Mientras el dolor estrujaba su corazón, un nuevo sentimiento se abrió paso en la conciencia de Vittoria. Era mucho peor. Abrumador. Mortificante. Era la culpa. Culpa incontrolable, implacable. Vittoria sabía que era ella quien había convencido a su padre de que creara la muestra. Contra su voluntad. Y le habían asesinado por ello.
Un cuarto de gramo...
Como cualquier tecnología (el fuego, la pólvora, el motor de combustión), la antimateria podía ser mortífera si llegaba a caer en malas manos. Muy mortífera. La antimateria era un arma letal. Potente e imparable. Una vez extraído de su plataforma de recarga del CERN, la cuenta atrás del contenedor proseguiría inexorable. Un tren sin frenos.
Y cuando se terminara el tiempo...
Una luz cegadora. El rugido de un trueno. Incineración espontánea. Sólo el destello... y un cráter vacío. Un cráter vacío muy grande.
La idea del genio pacífico de su padre utilizado como una herramienta de destrucción era como veneno en su sangre. La antimateria era el arma terrorista suprema. Carecía de partes metálicas susceptibles de disparar un detector de metales, de rastros químicos que pudieran olfatear los perros, de espoleta que pudiera desactivarse si las fuerzas del orden localizaban el contenedor. La cuenta atrás había empezado...
Langdon no sabía qué hacer. Sacó su pañuelo y cubrió con él el ojo de Leonardo Vetra. Vittoria esperaba en la puerta de la cámara vacía, con el rostro deformado en una expresión de dolor y pánico. Langdon se acercó a ella de nuevo, pero Kohler intervino.
—Señor Langdon. —El rostro de Kohler era inexpresivo. Indicó a Langdon con un ademán que se alejara, para que ella no pudiera oírle. Langdon obedeció de mala gana.
—Usted es el especialista —dijo Kohler en un susurro—. Quiero saber qué pretenden hacer esos bastardos Illuminati con la antimateria.
Langdon intentó concentrarse. Pese a la locura que le rodeaba, su primera reacción fue la lógica: de rechazo. Kohler seguía barajando presunciones.
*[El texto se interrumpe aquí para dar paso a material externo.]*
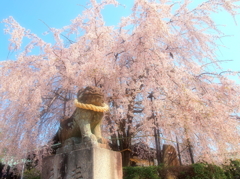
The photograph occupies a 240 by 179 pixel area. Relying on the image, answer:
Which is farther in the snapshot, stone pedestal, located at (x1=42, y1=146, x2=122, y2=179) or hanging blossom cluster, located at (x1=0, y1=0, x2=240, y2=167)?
hanging blossom cluster, located at (x1=0, y1=0, x2=240, y2=167)

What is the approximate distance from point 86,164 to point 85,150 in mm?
A: 199

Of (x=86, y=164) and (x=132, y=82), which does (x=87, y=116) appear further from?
(x=132, y=82)

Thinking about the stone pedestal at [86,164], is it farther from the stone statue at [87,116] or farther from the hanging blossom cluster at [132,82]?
the hanging blossom cluster at [132,82]

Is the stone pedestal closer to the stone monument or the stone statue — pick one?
the stone monument

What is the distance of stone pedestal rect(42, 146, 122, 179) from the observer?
2.85 meters

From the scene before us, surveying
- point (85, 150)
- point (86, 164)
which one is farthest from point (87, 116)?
point (86, 164)

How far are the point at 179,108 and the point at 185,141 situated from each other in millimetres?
2395

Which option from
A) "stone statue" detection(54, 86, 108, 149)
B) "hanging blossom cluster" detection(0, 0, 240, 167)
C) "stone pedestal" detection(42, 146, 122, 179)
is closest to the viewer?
"stone pedestal" detection(42, 146, 122, 179)

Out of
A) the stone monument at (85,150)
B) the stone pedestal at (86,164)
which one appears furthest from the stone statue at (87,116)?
the stone pedestal at (86,164)

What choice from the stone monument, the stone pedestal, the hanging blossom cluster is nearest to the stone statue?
the stone monument

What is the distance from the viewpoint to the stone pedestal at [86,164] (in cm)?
285

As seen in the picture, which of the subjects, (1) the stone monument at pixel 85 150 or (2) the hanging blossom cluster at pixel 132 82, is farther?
(2) the hanging blossom cluster at pixel 132 82

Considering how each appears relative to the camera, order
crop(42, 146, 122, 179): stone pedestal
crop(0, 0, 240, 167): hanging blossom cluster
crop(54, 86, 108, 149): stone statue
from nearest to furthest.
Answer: crop(42, 146, 122, 179): stone pedestal → crop(54, 86, 108, 149): stone statue → crop(0, 0, 240, 167): hanging blossom cluster

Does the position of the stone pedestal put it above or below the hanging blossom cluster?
below
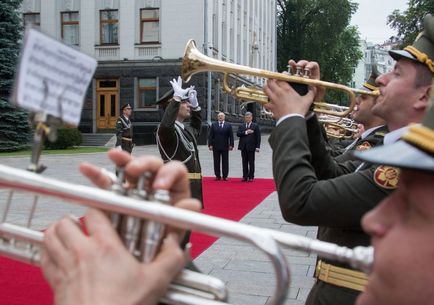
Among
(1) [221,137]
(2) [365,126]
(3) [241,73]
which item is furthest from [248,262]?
(1) [221,137]

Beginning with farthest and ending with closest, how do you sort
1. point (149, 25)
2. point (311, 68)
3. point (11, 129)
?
point (149, 25) < point (11, 129) < point (311, 68)

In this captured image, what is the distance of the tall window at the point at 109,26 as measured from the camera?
26.6 metres

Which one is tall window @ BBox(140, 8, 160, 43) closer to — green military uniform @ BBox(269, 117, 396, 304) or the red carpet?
the red carpet

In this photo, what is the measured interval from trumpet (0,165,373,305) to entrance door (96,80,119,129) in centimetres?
2598

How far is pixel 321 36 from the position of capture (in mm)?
42469

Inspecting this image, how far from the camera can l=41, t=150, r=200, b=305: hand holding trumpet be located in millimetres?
943

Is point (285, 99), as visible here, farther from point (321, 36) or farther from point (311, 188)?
point (321, 36)

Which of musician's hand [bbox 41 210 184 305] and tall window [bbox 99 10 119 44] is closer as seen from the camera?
musician's hand [bbox 41 210 184 305]

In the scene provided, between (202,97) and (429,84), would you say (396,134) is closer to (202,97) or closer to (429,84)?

Presunciones imposibles.
—Los Illuminati ya no existen, señor Kohler. No me cabe la menor duda. El culpable de este crimen podría ser cualquiera, tal vez otro empleado del CERN que descubrió el proyecto del señor Vetra y pensó que era demasiado peligroso para permitir que continuara adelante.
Kohler le miró estupefacto.
—¿Cree que se trata de un crimen de conciencia, señor Langdon? Absurdo. El asesino de Leonardo sólo quería una cosa: la muestra de antimateria. No me cabe la menor duda de que ha planeado hacer algo con ella.
—Está hablando de terrorismo.
—Desde luego.
—Pero los Illuminati no eran terroristas.
—Dígaselo a Leonardo Vetra.
Langdon pensó que no dejaba de ser cierto. Habían marcado a Leonardo Vetra con el signo de los Illuminati. ¿De dónde había salido? La marca sagrada se le antojaba una treta demasiado complicada para que alguien la utilizara con el fin de desviar las sospechas hacia otros. Tenía que haber otra explicación.
Una vez más, Langdon se obligó a considerar lo improbable.
Si
los Illuminati siguieran en activo, y si robaron la antimateria, ¿cuáles
serían sus intenciones? ¿Cuál sería su objetivo?
La respuesta que le proporcionó su cerebro fue instantánea. Langdon la desechó con igual rapidez. Cierto, los Illuminati tenían un enemigo evidente, pero un ataque terrorista a gran escala contra el enemigo era inconcebible. Impropio de la secta. Sí, los Illuminati habían matado a gente, pero se trataba de
individuos
muy concretos, elegidos con mucho cuidado. La destrucción en masa era algo burdo. Langdon hizo una pausa. Una vez más, pensó, habría una elocuencia majestuosa en todo ello: la antimateria, el descubrimiento científico supremo, se utilizaría para desintegrar...
Rechazó aquella idea ridícula.
—Existe otra explicación lógica que no es el terrorismo —dijo de repente.
Kohler le miró, expectante.
Langdon intentó ordenar sus pensamientos. Los Illuminati siempre habían detentado un tremendo poder gracias a la economía. Controlaban bancos. Poseían lingotes de oro. Hasta se rumoreaba que eran los dueños de la joya más valiosa de la tierra: el Diamante de los Illuminati, un diamante sin mácula de enormes proporciones.
—Dinero —dijo Langdon—. Tal vez hayan robado la antimateria con fines económicos.
Kohler puso cara de incredulidad.
—¿Fines económicos? ¿Dónde se puede vender una gota de antimateria?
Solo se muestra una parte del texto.